Испуганно уставившись на сына, Кнут молчит. Этот, совсем ещё мальчишка, слишком умён, не исключено, что он попросту русский шпион, теперь ведь даже киты и дельфины всюду шпионят. Но даже если и шпион, с ним приятно общаться, словно тёплая ладонь гладит тебя по волосам, а ты сидишь и жмуришься на солнце.
– Не знаю, с чего ты это взял, – уклончиво произносит Кнут, – давай об этом не будем. Ты уедешь, он останется здесь, каждому своё. И если эта война когда-нибудь кончится, я приеду тебя навестить.

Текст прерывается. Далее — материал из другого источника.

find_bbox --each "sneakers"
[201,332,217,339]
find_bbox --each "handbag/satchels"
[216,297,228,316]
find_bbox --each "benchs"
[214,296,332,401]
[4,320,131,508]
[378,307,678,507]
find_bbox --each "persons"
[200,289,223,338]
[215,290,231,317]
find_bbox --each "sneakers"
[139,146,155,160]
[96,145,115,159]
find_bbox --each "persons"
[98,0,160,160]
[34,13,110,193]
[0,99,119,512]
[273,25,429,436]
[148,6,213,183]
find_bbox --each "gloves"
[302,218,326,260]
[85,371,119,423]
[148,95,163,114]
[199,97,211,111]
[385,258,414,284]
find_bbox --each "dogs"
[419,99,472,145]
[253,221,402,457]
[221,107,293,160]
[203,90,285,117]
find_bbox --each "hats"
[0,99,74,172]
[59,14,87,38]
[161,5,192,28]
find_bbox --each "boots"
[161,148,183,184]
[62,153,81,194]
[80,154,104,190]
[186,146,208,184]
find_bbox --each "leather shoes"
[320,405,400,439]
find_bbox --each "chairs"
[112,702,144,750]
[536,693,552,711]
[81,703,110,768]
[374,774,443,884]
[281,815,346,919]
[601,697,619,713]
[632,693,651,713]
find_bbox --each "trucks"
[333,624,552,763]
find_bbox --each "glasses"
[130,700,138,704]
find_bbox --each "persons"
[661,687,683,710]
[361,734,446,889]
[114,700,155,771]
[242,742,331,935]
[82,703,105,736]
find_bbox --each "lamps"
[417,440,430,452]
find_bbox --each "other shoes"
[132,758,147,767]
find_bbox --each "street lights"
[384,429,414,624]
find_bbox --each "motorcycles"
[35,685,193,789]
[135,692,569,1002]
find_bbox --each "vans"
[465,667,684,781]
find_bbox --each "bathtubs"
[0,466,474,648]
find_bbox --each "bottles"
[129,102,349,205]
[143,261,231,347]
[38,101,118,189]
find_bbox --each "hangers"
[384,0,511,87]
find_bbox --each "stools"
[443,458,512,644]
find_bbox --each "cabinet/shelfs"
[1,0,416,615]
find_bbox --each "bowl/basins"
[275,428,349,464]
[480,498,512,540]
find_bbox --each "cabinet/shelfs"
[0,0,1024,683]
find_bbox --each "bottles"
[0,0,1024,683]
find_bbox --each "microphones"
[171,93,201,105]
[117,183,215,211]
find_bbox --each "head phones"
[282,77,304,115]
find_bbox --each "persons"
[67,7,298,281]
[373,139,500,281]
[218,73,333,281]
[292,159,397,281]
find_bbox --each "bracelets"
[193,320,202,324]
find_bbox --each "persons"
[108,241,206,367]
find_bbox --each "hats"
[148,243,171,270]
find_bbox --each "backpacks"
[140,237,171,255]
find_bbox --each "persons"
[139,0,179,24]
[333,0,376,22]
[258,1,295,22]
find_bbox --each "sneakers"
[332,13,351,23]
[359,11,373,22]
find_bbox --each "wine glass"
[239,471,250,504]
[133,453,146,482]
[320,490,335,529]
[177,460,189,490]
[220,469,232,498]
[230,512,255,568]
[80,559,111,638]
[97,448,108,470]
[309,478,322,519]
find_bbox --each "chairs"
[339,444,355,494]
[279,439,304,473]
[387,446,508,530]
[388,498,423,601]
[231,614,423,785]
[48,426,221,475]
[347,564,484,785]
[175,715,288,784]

Кнут навещал Инну, пожалуй, слишком часто, не считаясь ни с утомительной дорогой, ни с любопытством её соседей. Он вряд ли помнит, что сказал ей перед её отъездом в Россию, он вовсе не считает, что попросту выгнал её вон, он её… устроил: квартира, деньги, вещи. И когда пришло время родить, он примчался прямо в роддом, и оттуда они уже втроём вернулись в скромно обставленную однокомнатную хрущёвку. Впрочем, он приезжал не к ней, но к своему первенцу, так незадачливо проклятого им ещё до рождения, приезжал дважды в год, пока не захлопнулась с обеих сторон граница. Но Киев остаётся открытым, и грязный денежный поток по-прежнему ломился в украинский банк. Счастье тоже бывает настойчивым.
17
Сев на ту самую скамейку, где когда-то прощалась с садом и домом его мать, Филя смотрит на бабочек, их так много этим летом. В июне доцветает сирень, распускаются первые розы, и всюду, где нет тени, белеют головки клевера, зазывая ос и пчёл. На одном лишь кусте жасмина теснится несколько десятков крапивниц, то и дело взлетающих и садящихся обратно, ничуть не потревоженных проносящимися мимо шершнями. Эти хищные осы, рвущие крепкими челюстями всякую мошкару, в считанные минуты расправляются с пчелиным ульем, и даже прячущимся под камнями маленьким пятнистым ящерицам грозит молниеносная расправа: одним своим жалом шершень пользуется несколько раз. Но бабочки… они словно играют со смертью, дразня яркими красками ненасытного хищника, спасаясь от него бегством, и ни одна из них не становится жертвой, почти уже ею став: оса улетает ни с чем. Эти тяжёлые, скоростные снаряды, порой зависающие в воздухе перед свирепой атакой, хватают налету добычу, рвут на куски, скармливают своим прожорливым личинкам. Но ни одна бабочка не оказалась ещё растерзанной в неприступной осиной крепости, с оторванными крыльями и откушенной головой. Вель сам её полёт – полная непредсказуемость для неё самой, неподвластный земным законам танец в солнечном свете. Лишь свет, в его непрестанном волнении, в его мерцающей игре, и может указать бабочке направление, придать её полёту скорость. Мощь света безгранична, и бабочка летит, танцуя, против свирепого северного ветра. И как бы ни пытался разогнавшийся на охоте шершень схватить налету сладкую добычу, ему это не удаётся никогда: он попросту проносится мимо, оставляя бабочку в её солнечной игре.